Copy the data word for word, starting at the line that contains "Is (x=883, y=1242)" and ending at the final line of the data.

☆ ☆ ☆

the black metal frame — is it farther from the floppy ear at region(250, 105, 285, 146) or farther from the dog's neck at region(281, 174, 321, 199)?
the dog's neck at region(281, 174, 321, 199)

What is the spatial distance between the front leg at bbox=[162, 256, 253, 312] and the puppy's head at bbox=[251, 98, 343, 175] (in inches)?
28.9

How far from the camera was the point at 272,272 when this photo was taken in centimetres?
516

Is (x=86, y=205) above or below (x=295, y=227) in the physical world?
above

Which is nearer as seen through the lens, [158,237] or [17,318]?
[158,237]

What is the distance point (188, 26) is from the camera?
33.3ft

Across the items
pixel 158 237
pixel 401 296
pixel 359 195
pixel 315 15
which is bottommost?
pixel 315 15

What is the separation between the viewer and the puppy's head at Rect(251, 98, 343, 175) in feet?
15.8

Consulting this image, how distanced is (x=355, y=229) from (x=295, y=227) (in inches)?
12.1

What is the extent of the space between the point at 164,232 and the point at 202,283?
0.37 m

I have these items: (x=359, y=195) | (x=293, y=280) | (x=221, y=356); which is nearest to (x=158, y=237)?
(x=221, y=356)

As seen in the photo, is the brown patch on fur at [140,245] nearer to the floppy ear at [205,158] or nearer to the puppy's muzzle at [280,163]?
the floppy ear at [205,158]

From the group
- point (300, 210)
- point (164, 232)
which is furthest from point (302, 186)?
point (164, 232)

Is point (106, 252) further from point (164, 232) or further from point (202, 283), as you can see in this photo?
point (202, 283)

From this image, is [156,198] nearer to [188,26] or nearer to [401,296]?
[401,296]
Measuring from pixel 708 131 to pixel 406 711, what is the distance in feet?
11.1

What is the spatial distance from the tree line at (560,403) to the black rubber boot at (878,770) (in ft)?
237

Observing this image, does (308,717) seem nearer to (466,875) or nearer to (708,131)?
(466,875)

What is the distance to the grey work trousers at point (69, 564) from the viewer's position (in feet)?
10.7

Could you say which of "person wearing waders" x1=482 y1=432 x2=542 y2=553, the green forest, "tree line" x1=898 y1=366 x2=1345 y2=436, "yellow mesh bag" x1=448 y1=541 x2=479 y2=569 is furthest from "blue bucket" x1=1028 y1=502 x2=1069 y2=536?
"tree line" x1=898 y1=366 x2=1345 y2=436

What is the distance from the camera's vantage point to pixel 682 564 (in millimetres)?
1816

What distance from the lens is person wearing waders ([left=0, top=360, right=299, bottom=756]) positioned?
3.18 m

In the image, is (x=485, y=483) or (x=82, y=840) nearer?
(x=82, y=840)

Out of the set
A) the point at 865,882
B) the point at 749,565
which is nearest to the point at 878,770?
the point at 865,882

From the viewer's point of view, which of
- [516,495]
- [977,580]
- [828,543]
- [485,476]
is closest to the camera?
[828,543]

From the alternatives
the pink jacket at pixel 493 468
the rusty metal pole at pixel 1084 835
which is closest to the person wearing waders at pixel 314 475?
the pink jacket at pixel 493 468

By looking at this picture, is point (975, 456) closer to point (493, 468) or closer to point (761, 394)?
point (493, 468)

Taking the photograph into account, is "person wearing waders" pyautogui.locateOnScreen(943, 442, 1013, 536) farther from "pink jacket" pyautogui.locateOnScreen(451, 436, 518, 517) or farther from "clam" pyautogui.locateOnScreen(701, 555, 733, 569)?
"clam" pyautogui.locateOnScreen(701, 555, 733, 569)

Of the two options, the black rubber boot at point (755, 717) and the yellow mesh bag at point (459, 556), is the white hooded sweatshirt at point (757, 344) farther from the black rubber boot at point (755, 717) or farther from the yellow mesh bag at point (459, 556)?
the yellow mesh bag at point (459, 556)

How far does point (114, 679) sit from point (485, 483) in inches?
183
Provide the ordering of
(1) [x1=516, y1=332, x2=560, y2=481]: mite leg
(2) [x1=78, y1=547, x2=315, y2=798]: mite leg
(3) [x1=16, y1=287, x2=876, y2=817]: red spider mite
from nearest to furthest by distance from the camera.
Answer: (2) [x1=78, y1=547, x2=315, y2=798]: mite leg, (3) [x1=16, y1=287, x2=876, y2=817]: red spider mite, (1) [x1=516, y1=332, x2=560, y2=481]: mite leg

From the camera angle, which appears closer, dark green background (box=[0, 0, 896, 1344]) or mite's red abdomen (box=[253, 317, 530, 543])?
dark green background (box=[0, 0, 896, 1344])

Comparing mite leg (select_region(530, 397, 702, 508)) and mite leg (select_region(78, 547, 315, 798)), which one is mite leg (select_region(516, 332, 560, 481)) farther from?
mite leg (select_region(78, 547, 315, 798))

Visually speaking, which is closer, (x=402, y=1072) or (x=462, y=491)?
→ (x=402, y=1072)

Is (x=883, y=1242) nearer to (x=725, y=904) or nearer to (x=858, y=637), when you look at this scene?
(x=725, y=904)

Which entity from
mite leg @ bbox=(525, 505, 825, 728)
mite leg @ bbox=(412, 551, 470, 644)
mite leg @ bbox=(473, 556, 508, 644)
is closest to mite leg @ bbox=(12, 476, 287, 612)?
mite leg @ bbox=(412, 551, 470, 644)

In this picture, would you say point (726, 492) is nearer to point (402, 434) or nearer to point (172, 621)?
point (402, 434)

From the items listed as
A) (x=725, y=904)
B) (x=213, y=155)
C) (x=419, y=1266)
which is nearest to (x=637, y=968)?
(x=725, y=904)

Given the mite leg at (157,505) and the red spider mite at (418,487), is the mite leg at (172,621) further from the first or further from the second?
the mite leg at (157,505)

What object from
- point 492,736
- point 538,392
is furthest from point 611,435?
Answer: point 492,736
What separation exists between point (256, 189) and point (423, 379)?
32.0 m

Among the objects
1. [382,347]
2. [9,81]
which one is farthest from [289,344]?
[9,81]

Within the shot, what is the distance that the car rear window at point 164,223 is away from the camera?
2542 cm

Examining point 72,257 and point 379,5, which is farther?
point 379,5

☆ ☆ ☆

- [Expected answer]:
Is (x=883, y=1242) nearer to (x=725, y=904) or nearer to (x=858, y=637), when you look at this scene?
(x=725, y=904)

Which entity from
mite leg @ bbox=(525, 505, 825, 728)
mite leg @ bbox=(412, 551, 470, 644)
mite leg @ bbox=(473, 556, 508, 644)
is closest to mite leg @ bbox=(12, 476, 287, 612)?
mite leg @ bbox=(412, 551, 470, 644)

In this picture, would you say point (726, 492) is nearer to point (402, 434) or nearer to point (172, 621)?
point (402, 434)

From the items listed as
A) (x=725, y=904)
B) (x=213, y=155)
C) (x=419, y=1266)
which is nearest to (x=637, y=968)?
(x=725, y=904)

Given the mite leg at (157,505) and the red spider mite at (418,487), is the mite leg at (172,621) further from the first or further from the second?
the mite leg at (157,505)

What object from
- point 492,736
- point 538,392
is furthest from point 611,435?
Answer: point 492,736
What separation exists between point (256, 189) and point (423, 379)?
32.0 m

Among the objects
1. [382,347]
2. [9,81]
which one is farthest from [289,344]?
[9,81]

Within the shot, what is the distance that the car rear window at point 164,223 is away from the camera?
2542 cm

Examining point 72,257 and point 379,5, which is farther?
point 379,5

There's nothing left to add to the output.